2. But the teeth are like bones; wherefore, in black men, Ethiopians, and such like, the teeth and the bones are white, but the nails are black, like the rest of the skin. The horns of most animals are hollow at their base, and surround a bony process on their heads; but at the extremity the horn is solid and single. The stag's horns are solid throughout, and divided; and these animals alone cast their horns; this is done annually, if they are not cut off. Concerning those that are cut off, we shall speak hereafter.
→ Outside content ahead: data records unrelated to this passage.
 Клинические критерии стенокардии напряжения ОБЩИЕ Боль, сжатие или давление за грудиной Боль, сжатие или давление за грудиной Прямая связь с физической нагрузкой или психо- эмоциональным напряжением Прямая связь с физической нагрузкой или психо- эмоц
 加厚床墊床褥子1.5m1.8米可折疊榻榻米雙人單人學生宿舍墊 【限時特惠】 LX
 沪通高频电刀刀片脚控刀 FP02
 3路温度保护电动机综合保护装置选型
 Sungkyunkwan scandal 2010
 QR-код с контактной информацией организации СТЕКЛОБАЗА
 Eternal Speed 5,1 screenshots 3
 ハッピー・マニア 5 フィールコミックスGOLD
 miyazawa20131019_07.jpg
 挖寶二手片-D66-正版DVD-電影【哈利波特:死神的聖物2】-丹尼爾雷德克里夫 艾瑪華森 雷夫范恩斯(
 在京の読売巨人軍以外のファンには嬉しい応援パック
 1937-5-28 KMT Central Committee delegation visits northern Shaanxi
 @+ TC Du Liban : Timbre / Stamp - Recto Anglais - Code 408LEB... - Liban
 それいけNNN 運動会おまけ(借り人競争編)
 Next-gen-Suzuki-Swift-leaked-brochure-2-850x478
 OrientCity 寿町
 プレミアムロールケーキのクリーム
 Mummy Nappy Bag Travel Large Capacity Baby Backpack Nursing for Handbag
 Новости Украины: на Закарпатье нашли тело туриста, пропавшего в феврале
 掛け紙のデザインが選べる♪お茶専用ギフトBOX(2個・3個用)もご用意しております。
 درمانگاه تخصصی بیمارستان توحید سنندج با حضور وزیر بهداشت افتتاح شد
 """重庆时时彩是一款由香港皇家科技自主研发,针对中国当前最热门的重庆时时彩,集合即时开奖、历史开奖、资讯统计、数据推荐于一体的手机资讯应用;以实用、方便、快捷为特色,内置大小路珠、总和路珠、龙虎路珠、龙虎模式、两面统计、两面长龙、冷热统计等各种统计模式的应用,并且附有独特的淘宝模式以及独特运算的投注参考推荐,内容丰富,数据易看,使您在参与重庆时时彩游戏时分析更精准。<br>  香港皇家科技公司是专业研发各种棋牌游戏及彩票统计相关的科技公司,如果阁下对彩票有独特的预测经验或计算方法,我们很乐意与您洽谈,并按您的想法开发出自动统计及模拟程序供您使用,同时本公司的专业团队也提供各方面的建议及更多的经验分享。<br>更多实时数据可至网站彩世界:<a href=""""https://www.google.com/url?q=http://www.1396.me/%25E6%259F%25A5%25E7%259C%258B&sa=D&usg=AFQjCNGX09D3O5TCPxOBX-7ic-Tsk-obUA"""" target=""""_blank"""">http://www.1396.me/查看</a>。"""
3. The horns are more nearly allied to skin than to bone, so that in Phrygia and elsewhere there are oxen which have the power of moving their horns, as they do their ears; and of those which have nails (and all that have toes have nails, and those that have feet have toes, except the elephant, which has its toes undivided, and scarcely distinguished, and no nails at all)—and of those with nails, some have straight nails, like men, others crooked, as the lion among beasts, and the eagle amongst birds.